» Aim
Everything from the line containing "Which of [197,230], [288,108], [83,104]" to the final line of the records below should be given again exactly, and nothing else.

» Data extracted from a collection
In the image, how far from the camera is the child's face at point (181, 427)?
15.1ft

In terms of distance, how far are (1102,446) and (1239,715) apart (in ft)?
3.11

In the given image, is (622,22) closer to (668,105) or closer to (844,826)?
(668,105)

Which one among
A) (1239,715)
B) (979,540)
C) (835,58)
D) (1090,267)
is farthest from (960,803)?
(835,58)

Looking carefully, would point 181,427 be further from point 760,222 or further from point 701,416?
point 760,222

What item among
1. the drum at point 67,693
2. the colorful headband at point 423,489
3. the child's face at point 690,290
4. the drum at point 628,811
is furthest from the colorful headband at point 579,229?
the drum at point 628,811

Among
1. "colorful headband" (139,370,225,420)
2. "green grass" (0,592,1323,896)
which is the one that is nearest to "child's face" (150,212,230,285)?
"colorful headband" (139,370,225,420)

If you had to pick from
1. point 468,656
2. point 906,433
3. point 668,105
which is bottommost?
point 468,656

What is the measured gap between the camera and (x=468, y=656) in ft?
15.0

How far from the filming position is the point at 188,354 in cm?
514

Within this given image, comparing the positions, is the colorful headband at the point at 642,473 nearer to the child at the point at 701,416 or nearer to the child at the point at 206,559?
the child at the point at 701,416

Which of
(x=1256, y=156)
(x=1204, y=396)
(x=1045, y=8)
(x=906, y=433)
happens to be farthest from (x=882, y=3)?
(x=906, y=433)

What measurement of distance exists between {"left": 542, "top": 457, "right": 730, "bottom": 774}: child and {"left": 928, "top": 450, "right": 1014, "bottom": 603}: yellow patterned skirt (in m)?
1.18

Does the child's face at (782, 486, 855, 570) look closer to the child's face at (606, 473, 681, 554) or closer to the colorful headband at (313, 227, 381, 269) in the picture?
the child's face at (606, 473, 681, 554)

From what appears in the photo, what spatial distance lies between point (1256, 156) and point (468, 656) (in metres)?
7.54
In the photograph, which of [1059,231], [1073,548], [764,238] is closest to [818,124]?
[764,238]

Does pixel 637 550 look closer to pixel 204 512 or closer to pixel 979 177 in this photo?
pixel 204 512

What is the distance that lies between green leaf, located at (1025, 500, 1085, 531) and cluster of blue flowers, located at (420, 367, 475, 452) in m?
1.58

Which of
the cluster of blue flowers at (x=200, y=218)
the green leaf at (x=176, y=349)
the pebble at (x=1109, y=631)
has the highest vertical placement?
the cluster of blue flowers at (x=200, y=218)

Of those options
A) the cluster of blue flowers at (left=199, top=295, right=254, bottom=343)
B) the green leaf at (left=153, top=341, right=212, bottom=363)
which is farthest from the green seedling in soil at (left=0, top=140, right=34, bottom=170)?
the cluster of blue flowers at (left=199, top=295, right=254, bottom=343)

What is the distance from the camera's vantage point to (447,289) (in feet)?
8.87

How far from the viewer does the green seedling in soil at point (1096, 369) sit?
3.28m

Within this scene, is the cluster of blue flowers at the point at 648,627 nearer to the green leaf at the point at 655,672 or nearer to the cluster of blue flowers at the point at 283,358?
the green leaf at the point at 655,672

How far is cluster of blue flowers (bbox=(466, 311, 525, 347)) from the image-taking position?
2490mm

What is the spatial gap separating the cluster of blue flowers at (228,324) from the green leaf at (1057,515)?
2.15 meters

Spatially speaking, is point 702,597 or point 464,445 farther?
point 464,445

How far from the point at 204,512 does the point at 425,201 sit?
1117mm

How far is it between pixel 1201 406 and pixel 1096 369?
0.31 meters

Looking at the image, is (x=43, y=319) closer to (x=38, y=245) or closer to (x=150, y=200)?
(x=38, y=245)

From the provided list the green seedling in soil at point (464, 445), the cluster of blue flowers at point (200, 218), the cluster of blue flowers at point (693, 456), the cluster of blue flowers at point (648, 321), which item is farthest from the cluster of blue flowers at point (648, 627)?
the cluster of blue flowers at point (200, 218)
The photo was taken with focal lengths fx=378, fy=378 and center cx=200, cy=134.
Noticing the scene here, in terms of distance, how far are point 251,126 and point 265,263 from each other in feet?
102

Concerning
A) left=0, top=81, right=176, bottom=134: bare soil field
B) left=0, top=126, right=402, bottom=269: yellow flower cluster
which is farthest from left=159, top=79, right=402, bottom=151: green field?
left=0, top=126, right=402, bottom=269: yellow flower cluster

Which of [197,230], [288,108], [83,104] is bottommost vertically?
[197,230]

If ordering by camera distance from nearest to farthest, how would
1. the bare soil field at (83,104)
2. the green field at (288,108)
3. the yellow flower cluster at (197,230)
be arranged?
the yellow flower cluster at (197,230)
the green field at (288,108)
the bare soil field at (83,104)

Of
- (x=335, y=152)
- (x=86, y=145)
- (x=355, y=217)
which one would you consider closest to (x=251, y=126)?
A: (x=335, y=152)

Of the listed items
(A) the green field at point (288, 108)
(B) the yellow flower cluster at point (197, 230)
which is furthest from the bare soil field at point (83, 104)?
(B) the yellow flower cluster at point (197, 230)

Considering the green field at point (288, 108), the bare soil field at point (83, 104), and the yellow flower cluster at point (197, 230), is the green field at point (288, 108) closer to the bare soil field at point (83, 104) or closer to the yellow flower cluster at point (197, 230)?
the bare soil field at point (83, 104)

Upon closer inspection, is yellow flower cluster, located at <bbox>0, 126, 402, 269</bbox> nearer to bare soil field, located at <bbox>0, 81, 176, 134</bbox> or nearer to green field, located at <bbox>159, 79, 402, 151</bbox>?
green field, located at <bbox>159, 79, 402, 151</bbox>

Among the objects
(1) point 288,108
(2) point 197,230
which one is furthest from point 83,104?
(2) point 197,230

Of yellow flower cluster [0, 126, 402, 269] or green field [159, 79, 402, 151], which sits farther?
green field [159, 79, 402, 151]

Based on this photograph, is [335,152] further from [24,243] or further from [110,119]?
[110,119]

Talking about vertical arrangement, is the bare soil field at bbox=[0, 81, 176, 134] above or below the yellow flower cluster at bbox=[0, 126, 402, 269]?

» Task solution
Which of [197,230], [288,108], [83,104] is bottommost vertically?
[197,230]

If ordering by camera distance from nearest to farthest, how would
1. the bare soil field at (83,104)
2. the green field at (288,108)
3. the yellow flower cluster at (197,230)
be arranged?
the yellow flower cluster at (197,230)
the green field at (288,108)
the bare soil field at (83,104)

Of
- (x=335, y=152)
- (x=86, y=145)
- (x=355, y=217)
which one would you consider closest to (x=251, y=126)?
A: (x=335, y=152)

Of the listed items
(A) the green field at point (288, 108)
(B) the yellow flower cluster at point (197, 230)
which is furthest from the bare soil field at point (83, 104)?
(B) the yellow flower cluster at point (197, 230)

Considering the green field at point (288, 108), the bare soil field at point (83, 104), and the yellow flower cluster at point (197, 230), is the green field at point (288, 108) closer to the bare soil field at point (83, 104) or closer to the yellow flower cluster at point (197, 230)?
the bare soil field at point (83, 104)

Upon closer inspection, is yellow flower cluster, located at <bbox>0, 126, 402, 269</bbox> nearer to bare soil field, located at <bbox>0, 81, 176, 134</bbox> or nearer to green field, located at <bbox>159, 79, 402, 151</bbox>?
green field, located at <bbox>159, 79, 402, 151</bbox>

Among the objects
(1) point 288,108
(2) point 197,230
which one is furthest from point 83,104?
(2) point 197,230

Of yellow flower cluster [0, 126, 402, 269] or green field [159, 79, 402, 151], which sits farther?
green field [159, 79, 402, 151]

Based on this photograph, is [335,152] further from [24,243] or further from [110,119]?
[110,119]

Talking about vertical arrangement, is the bare soil field at bbox=[0, 81, 176, 134] above or below the yellow flower cluster at bbox=[0, 126, 402, 269]?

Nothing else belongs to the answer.